Mas mesmo que você consiga fazer tudo isso, o desejo pode parecer elusivo, mudando constantemente em resposta a uma lista quase impossivelmente longa de fatores que inclui desde imagem corporal e hormônios até qualquer coisa irritante que seu parceiro acabou de dizer.
Não é de admirar que as discrepâncias de desejo sejam uma das principais razões pelas quais os casais procuram terapia.
Ainda assim, muitos de nós nos apegamos à ideia de que a libido “deveria” funcionar como um interruptor de luz, diz Emily Morse, educadora sexual e apresentadora do podcast “Sex With Emily”. E nos sentimos mal quando isso não acontece.
“Não penso na libido como algo que você realmente aumenta ou conserta”, disse Morse. “É algo para o qual você cria as condições.”
Conversei com Morse e alguns terapeutas sexuais e educadores sobre estratégias que podem ajudar.
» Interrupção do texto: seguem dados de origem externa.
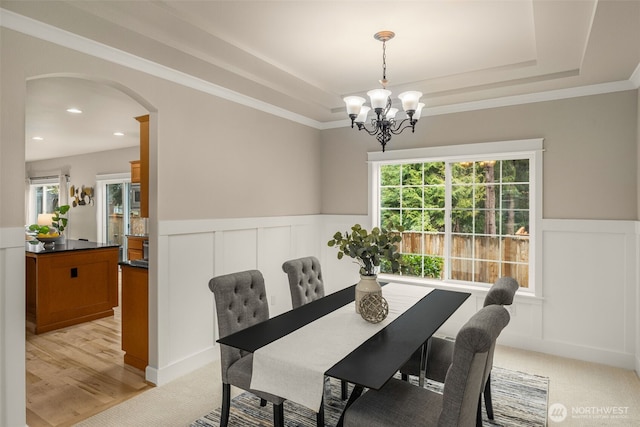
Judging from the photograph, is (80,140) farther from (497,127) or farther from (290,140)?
(497,127)

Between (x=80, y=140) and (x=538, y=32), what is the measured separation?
6.97 meters

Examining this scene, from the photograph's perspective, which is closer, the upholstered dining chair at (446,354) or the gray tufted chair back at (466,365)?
the gray tufted chair back at (466,365)

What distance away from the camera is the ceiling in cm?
220

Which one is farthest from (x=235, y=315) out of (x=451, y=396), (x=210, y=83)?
(x=210, y=83)

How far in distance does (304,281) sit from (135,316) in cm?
159

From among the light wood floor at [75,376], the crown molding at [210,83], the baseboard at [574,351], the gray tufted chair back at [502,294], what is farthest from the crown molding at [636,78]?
the light wood floor at [75,376]

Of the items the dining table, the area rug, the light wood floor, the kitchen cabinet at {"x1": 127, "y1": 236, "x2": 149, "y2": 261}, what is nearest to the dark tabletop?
the dining table

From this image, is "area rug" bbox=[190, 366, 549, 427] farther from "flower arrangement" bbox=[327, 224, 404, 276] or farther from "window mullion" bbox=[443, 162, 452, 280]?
"window mullion" bbox=[443, 162, 452, 280]

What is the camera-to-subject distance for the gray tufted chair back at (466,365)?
144 cm

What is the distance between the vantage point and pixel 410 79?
3494 millimetres

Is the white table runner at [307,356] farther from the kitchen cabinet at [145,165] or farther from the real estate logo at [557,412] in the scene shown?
the kitchen cabinet at [145,165]

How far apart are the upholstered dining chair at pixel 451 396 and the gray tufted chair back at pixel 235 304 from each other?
865mm

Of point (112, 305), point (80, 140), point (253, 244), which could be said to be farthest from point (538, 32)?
point (80, 140)

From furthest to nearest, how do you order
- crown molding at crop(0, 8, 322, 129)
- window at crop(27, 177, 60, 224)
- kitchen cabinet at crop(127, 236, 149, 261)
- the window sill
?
window at crop(27, 177, 60, 224) < kitchen cabinet at crop(127, 236, 149, 261) < the window sill < crown molding at crop(0, 8, 322, 129)
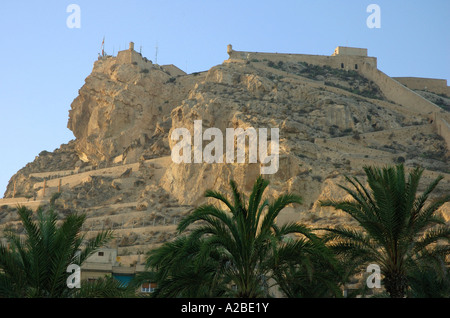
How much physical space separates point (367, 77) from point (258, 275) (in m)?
56.5

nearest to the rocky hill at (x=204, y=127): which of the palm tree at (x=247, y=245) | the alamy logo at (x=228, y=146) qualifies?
the alamy logo at (x=228, y=146)

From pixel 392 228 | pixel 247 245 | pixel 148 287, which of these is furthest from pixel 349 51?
pixel 247 245

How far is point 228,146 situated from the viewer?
172ft

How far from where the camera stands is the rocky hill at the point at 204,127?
49.3 m

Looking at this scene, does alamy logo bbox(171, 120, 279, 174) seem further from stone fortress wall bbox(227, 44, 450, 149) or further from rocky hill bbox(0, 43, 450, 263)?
stone fortress wall bbox(227, 44, 450, 149)

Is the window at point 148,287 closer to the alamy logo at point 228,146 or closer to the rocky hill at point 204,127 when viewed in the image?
the rocky hill at point 204,127

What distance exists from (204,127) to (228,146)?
4064mm

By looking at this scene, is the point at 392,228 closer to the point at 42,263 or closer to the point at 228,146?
the point at 42,263

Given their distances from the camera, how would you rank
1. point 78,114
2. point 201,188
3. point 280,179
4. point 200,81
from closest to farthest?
point 280,179
point 201,188
point 200,81
point 78,114

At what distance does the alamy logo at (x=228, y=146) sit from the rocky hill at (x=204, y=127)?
0.50 m

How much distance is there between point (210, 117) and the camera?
56.1m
FAÇA UMA AUDITORIA DE “DESLIGAMENTOS”
Quando você está tentando reacender o desejo, pode parecer contraintuitivo se concentrar em todas as coisas que o desligam. Mas fazer um esforço para entender melhor o que tende a diminuir sua excitação pode ser útil, diz David F. Khalili, sexólogo e terapeuta licenciado de casamento e família em São Francisco (EUA).
Ele explica que as pessoas frequentemente pensam que a baixa libido é algo que você “conserta” por adição —comprando novos brinquedos sexuais, por exemplo, ou novas técnicas. Khalili descobriu que geralmente é mais fácil para seus clientes identificar as coisas que atrapalham seu desejo.
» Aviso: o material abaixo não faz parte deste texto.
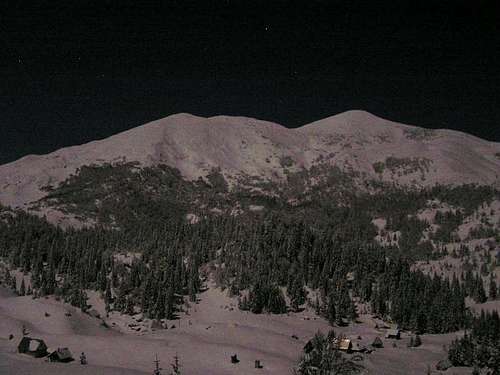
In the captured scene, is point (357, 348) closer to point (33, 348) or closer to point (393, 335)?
point (393, 335)

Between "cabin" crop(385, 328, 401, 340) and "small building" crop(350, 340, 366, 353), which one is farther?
"cabin" crop(385, 328, 401, 340)

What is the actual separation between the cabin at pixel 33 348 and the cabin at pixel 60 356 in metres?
1.66

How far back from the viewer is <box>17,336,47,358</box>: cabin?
8640 centimetres

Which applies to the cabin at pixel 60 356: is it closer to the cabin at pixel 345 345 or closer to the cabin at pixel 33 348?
the cabin at pixel 33 348

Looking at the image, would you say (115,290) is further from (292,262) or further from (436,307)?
(436,307)

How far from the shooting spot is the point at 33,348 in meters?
87.1

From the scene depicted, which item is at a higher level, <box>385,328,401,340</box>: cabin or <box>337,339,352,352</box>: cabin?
<box>337,339,352,352</box>: cabin

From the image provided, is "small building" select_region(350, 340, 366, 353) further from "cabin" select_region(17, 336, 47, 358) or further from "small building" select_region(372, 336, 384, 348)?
"cabin" select_region(17, 336, 47, 358)

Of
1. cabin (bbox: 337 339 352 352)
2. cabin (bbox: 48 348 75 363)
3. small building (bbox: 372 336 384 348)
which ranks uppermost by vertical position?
cabin (bbox: 337 339 352 352)

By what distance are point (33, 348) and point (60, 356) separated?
623 centimetres

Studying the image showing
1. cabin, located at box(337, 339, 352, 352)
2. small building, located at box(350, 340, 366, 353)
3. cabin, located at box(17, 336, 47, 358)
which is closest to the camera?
cabin, located at box(17, 336, 47, 358)

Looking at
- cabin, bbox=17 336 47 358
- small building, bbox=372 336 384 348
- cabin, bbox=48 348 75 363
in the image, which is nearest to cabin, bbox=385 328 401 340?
small building, bbox=372 336 384 348

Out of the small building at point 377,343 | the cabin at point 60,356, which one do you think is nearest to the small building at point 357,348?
the small building at point 377,343

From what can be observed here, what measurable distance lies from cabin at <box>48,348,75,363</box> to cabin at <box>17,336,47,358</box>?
166 cm
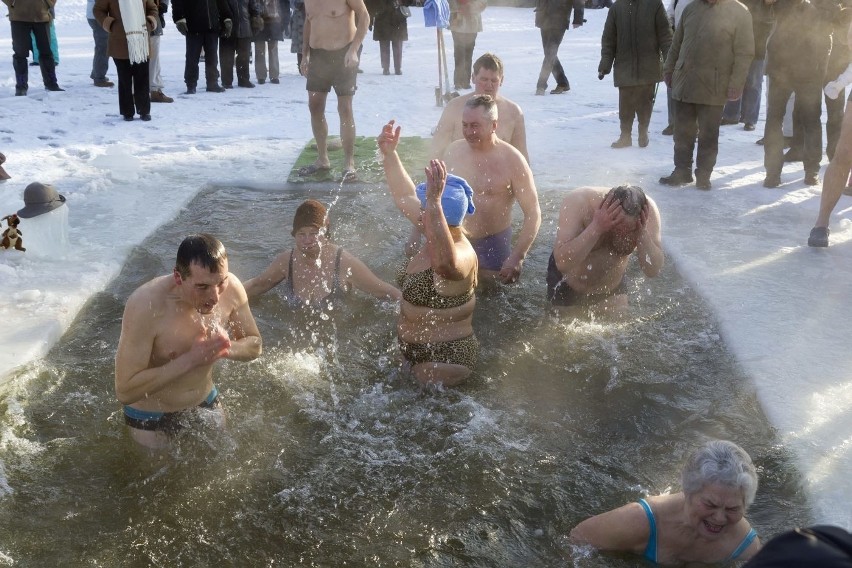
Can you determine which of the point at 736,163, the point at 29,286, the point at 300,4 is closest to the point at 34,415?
the point at 29,286

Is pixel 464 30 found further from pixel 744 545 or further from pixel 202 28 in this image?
pixel 744 545

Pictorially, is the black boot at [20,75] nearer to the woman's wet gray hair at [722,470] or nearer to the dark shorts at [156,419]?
the dark shorts at [156,419]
Os assassinos da libido podem incluir “sentir-se criticado, preliminares apressadas, fazer sexo quando exausto ou apenas o mesmo roteiro sexual previsível”, diz ele. Até mesmo pijamas surrados ou usar meias na cama podem ser culpados.
Tente manter a lista específica e concentre-se em coisas que estão sob seu controle, recomenda Khalili. Pode ajudar anotar dois desligamentos e dois estimulantes que você quer discutir com seu parceiro —idealmente quando você não estiver distraído ou muito cansado— e expressar gratidão, talvez compartilhando o que você ama em seu relacionamento, ele recomenda.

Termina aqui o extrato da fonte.